The background:

Here I have a spare x86 board which has a low energe costing AMD CPU built on it. I am planning to DIY a home use file server with it running a Debian base system and some common service programs such as ftp/telnet/svn/samba... etc.
The main storage media is a 4GB EIDE flash disk, with possibility to mount USB HDDs. The board can support up to 1GB of RAM. The rough idea is to install Debian on the 4GB flash disk, and using external USB HDDs as data storage.
Since the flash disk has a limited number of erase cycles, I would like to avoid data writing to it as much as possible. The Linux swap partition, among other things, is to be disabled.

My questions are:

What are the other possible ways in which my system would write data to the flash disk at run time, and how to avoid them?
For one thing whether linux persists log messages to hard disk?

EDIT - one more question:

Is there any tool can monitor disk data writing events?
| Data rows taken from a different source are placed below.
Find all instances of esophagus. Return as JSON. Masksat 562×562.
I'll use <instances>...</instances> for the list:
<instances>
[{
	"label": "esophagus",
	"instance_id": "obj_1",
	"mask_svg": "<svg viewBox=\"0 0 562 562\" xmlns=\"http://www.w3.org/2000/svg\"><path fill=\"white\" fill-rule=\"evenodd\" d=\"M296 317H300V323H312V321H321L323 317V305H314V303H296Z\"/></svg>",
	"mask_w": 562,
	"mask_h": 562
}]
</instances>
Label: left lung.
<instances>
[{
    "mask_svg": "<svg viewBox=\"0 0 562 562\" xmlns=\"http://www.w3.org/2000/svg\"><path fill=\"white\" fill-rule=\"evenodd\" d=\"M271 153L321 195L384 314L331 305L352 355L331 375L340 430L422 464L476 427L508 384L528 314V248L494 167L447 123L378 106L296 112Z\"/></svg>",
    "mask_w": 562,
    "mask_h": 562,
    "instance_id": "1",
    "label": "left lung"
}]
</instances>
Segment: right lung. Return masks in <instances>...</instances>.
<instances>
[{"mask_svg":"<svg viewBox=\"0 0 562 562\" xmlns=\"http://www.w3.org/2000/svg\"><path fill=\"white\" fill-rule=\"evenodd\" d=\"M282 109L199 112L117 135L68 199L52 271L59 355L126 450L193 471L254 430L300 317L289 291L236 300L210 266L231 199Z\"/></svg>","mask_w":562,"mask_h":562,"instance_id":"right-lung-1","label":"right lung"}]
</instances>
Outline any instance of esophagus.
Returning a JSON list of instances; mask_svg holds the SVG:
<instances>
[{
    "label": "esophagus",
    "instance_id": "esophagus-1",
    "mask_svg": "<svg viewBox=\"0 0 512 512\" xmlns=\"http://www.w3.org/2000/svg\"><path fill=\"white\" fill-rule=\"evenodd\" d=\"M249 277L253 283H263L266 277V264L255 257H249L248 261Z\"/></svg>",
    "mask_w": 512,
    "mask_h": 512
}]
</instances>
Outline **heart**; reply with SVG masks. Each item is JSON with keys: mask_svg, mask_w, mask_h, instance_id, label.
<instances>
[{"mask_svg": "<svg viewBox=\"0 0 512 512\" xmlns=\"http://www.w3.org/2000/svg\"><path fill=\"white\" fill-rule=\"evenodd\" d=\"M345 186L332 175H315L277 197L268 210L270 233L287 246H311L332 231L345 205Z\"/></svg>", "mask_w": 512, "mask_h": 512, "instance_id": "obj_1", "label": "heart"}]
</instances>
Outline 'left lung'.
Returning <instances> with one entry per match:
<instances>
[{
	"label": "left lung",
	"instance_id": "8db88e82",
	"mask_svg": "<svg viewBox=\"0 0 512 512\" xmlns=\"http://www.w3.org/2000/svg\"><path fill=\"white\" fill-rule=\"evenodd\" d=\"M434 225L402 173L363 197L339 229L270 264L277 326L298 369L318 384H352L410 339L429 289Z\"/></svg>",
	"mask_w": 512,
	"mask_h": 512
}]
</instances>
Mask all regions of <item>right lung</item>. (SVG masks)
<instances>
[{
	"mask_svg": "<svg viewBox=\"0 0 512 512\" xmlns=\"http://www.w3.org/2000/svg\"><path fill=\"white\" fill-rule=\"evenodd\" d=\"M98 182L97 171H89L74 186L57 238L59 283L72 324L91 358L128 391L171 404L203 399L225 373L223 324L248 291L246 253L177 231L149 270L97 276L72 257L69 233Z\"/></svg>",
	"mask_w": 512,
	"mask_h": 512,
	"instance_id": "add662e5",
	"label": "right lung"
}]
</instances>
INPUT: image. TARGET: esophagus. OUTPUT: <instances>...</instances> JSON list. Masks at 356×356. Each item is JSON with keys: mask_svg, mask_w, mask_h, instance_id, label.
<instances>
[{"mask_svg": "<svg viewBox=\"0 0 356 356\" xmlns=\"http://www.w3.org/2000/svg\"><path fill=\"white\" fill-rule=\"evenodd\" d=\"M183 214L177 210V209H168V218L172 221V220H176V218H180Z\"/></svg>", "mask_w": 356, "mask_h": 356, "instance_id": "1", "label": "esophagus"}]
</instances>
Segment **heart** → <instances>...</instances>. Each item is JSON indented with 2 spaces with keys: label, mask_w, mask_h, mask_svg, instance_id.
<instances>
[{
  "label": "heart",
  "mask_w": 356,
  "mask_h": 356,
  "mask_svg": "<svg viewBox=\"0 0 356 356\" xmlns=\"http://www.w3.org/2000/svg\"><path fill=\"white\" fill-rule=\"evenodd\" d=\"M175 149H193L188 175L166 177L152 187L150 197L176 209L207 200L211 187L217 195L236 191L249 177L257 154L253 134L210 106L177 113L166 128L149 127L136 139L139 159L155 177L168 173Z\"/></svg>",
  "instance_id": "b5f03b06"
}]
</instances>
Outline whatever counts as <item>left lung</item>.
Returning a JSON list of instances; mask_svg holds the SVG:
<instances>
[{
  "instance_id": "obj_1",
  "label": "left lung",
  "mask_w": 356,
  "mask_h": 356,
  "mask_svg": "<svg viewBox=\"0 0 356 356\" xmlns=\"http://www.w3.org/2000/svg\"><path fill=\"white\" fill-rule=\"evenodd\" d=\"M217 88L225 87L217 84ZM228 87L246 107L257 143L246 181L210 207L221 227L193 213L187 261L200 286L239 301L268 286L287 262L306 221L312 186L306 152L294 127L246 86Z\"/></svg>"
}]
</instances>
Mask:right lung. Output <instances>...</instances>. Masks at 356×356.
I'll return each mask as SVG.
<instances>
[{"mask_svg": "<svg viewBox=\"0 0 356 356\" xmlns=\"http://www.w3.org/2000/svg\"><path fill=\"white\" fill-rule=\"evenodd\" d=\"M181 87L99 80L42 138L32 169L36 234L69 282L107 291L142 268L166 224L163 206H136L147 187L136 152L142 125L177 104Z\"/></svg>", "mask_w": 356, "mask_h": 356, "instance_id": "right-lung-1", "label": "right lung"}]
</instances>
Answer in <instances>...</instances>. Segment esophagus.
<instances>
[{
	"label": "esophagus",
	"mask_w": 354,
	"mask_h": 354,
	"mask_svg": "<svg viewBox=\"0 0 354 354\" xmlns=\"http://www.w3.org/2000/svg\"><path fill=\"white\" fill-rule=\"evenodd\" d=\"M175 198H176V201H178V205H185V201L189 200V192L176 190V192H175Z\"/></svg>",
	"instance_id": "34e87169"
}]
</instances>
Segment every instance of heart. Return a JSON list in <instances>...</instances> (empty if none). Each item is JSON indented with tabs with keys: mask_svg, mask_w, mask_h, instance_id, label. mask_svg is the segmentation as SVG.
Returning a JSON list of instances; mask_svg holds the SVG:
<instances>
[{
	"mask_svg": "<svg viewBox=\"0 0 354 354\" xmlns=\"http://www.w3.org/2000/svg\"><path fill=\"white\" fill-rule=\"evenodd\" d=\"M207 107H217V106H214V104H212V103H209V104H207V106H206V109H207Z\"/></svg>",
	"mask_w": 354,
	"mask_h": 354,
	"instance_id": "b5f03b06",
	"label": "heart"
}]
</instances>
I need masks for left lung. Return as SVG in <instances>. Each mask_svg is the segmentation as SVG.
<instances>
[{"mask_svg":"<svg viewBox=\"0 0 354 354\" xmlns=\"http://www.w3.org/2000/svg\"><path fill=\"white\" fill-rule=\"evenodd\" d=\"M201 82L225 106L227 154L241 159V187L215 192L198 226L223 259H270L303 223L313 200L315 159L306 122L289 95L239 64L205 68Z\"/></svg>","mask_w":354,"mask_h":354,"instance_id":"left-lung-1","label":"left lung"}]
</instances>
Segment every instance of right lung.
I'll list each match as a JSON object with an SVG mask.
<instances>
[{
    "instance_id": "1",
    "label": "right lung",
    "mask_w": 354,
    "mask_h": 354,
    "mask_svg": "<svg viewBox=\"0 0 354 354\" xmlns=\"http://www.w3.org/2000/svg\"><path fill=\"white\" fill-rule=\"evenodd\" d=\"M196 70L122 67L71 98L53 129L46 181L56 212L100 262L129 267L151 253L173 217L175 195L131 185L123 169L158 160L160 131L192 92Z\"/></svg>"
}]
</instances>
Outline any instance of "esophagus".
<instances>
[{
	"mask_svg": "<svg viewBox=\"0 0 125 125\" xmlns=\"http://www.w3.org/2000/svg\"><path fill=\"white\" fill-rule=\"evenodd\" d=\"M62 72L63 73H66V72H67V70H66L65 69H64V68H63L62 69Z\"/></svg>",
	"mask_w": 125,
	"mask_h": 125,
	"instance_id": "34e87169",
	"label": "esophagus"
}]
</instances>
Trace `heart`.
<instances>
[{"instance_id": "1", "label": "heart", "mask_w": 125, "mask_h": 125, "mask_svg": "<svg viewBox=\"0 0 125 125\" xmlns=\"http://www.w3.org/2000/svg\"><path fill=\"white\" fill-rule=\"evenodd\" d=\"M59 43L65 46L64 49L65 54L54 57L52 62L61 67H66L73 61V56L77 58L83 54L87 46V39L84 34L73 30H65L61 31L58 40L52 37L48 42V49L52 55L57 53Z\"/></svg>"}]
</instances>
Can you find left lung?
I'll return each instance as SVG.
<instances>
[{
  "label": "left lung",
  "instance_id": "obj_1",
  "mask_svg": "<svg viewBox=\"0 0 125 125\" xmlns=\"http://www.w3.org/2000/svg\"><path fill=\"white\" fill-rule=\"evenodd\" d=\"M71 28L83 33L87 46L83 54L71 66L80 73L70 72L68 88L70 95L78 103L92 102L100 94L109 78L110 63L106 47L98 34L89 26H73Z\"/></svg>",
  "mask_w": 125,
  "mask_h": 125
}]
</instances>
  1. Mount filesystems on flash disk with noatime flag in /etc/fstab.
  2. You can easily redirect log files to any other disk by editing /etc/rsyslog.d/* or similar file (unsure which exact syslogd is used on Debian, but similar files exist on all platforms).

You can use dstat -dD sda,sdb,sdc 60 to monitor data volumes read/written.

  • hi jippie, thank you for the answer. is it feasible to mount the whole root fs read-only, except with some sub directories still rw? how?
    – oldwhy
    Dec 15 '12 at 16:13
  • either you mount ro or you mount rw. You might want to consider two partitions, but I think that defeats your goal all together.
    – jippie
    Dec 15 '12 at 17:39
  • I'm sure you can partition the flash disk as you like -- make /usr/ mount read-only by default, and only remount it r/w when you're doing software upgrades.